N. DENDIAS : En effet, il existe un programme de contacts intensifs. Demain, je participerai au Conseil des affaires étrangères de l'UE à Luxembourg. En marge de cette réunion, à l'initiative de la Grèce, se tiendra un petit-déjeuner de travail avec la ministre libyenne des Affaires étrangères, que j'ai reçue à Athènes il y a quelques semaines. Mercredi, je me rendrai à Oman, l'un des rares pays de la région que je n'ai pas encore visité et qui joue un rôle régional important, loin des feux de l’actualité. Jeudi, je serai à Tripoli, en Libye, suite à l’invitation de mon homologue, Mme El Mangoush, pour participer à la Conférence sur la Libye. Je voudrais saisir cette occasion pour rappeler qu'en marge de l'Assemblée générale des Nations unies, la Grèce a participé à la Conférence ministérielle sur la Libye organisée par les ministres des affaires étrangères de France, d'Allemagne et d'Italie. Et il y en a encore plus à venir.
JOURNALISTE : Il y a quelques jours, une intervention de votre part au Parlement et la radiation consécutive de Konstantinos Bogdanos du groupe parlementaire de la Nouvelle Démocratie ont ravivé certains scénarios. Certains vous décrivent comme un futur dauphin. Ça vous intéresse le poste de président de la Nouvelle Démocratie ?

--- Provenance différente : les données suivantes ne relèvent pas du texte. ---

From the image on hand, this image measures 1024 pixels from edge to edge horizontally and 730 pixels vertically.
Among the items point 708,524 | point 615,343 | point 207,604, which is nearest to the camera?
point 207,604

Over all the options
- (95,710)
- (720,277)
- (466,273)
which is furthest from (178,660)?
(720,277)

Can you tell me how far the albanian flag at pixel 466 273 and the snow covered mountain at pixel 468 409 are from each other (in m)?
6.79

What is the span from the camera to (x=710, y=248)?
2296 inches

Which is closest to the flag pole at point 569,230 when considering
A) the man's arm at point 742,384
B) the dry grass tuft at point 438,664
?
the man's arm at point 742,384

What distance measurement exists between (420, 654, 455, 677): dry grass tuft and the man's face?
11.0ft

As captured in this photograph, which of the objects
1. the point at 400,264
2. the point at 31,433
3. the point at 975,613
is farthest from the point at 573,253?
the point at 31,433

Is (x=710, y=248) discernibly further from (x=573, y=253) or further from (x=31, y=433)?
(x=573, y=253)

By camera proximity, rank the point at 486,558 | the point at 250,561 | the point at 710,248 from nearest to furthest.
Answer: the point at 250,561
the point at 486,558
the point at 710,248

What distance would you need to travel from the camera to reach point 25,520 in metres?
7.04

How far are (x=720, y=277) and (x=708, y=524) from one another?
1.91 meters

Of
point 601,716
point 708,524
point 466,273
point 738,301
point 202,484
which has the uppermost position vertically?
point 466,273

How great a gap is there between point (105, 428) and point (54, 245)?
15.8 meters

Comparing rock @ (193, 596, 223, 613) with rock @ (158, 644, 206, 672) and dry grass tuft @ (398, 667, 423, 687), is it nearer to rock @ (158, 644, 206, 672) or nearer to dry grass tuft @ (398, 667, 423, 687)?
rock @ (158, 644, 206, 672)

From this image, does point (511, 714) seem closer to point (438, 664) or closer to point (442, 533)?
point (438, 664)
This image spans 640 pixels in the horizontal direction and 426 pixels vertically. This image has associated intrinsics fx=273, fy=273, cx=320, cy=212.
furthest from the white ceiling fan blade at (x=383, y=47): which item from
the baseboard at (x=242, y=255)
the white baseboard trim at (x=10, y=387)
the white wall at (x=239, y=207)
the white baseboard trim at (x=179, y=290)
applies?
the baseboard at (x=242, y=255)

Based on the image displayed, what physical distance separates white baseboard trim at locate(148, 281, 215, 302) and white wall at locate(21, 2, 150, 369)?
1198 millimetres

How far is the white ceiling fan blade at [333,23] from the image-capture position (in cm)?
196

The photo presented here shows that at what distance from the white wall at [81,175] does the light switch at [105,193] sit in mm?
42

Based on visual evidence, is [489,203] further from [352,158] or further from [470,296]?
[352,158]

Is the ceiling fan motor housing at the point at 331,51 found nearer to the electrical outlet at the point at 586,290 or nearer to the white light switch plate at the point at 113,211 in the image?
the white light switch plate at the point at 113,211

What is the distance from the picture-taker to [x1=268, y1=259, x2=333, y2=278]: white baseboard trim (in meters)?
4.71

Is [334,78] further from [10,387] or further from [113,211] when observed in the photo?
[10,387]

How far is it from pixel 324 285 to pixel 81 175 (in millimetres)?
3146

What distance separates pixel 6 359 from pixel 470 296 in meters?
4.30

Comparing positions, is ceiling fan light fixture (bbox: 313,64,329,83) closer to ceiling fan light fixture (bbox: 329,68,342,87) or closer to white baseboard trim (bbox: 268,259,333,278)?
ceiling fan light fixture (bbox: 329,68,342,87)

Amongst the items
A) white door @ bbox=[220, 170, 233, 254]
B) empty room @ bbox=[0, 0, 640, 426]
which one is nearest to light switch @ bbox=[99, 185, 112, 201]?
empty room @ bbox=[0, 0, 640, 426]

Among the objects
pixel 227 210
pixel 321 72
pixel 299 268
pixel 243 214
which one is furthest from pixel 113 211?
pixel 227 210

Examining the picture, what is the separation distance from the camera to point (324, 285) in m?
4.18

N. DENDIAS : C’est avec un sourire condescendant que j’affronte chaque fois les scénarios pertinents qui émanent d'une source spécifique et pour des raisons extrêmement évidentes, même pour les ignorants des affaires politiques. En ce qui concerne la question de M. Bogdanos, vous savez très bien ce qui avait précédé, à l'occasion d'un autre incident, et quel avertissement avait été donné par le gouvernement, sans aucune implication de ma part. Ce que j'ai dit à la Chambre, je pense que n'importe quel autre ministre l'aurait dit dans la salle plénière. Moi, je représentais simplement le gouvernement. J'ai parlé au nom du gouvernement. En ce qui concerne votre question, il n'y a pas de question de leadership dans la Nouvelle Démocratie et il n'y en aura jamais. Quiconque suggère le contraire ne fait que « provoquer », pour reprendre une expression favorite de la gauche.
Le gouvernement Mitsotakis met en œuvre un programme de réformes qui jouit de l'approbation du peuple grec. De même, il n'y a manifestement pas de divergence d'opinions sur les questions de politique étrangère. Tout ce qui a été réalisé, les accords successifs avec d'autres pays, la sauvegarde des intérêts nationaux dans la pratique, l'élargissement de nos alliances, notre présence active dans les développements internationaux, sont des exploits du gouvernement Mitsotakis, et je remplis le mandat que le Premier ministre m'a confié. Si l'on s'attend à une crise quelque part au sein de la Nouvelle Démocratie, je suis désolé, mais ce sont des vœux pieux qui ne se réaliseront pas. Personnellement, ce qui m'intéresse, c'est de remplir mes fonctions de ministre des affaires étrangères au mieux de mes capacités.
JOURNALISTE : Ce sont des scénarios qui reviennent sans cesse en d'autres occasions aussi pour savoir si vous étiez toujours en concertation avec le Premier ministre, comme, par exemple, en avril dernier lors de vos déclarations à Ankara. C'est vrai ?
N. DENDIAS : Cette question a été clarifiée dès le premier moment. Il va sans dire que lorsque je représente le pays, comme ce fut le cas en l'occurrence lors de ma visite à Ankara, je suis en concertation avec le Premier ministre.